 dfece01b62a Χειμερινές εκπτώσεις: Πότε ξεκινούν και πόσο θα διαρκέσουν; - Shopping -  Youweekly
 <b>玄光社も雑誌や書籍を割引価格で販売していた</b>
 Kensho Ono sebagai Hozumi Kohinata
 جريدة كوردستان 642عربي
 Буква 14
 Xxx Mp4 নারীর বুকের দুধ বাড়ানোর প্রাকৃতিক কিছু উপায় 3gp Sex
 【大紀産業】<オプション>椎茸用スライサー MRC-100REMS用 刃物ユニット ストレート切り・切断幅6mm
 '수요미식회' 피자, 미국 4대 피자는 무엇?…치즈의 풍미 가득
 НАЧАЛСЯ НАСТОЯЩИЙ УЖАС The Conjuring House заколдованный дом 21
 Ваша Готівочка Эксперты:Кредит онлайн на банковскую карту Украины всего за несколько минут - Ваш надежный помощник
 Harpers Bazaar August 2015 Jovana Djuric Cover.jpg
==
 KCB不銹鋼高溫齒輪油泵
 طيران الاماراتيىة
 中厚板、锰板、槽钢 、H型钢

• Required work: Reproduce exactly the section above that begins at the line containing "Xxx Mp4 নারীর" and ends at the line containing "Harpers Bazaar August", leaving out all other lines.

• Exercise answer:
 Xxx Mp4 নারীর বুকের দুধ বাড়ানোর প্রাকৃতিক কিছু উপায় 3gp Sex
 【大紀産業】<オプション>椎茸用スライサー MRC-100REMS用 刃物ユニット ストレート切り・切断幅6mm
 '수요미식회' 피자, 미국 4대 피자는 무엇?…치즈의 풍미 가득
 НАЧАЛСЯ НАСТОЯЩИЙ УЖАС The Conjuring House заколдованный дом 21
 Ваша Готівочка Эксперты:Кредит онлайн на банковскую карту Украины всего за несколько минут - Ваш надежный помощник
 Harpers Bazaar August 2015 Jovana Djuric Cover.jpg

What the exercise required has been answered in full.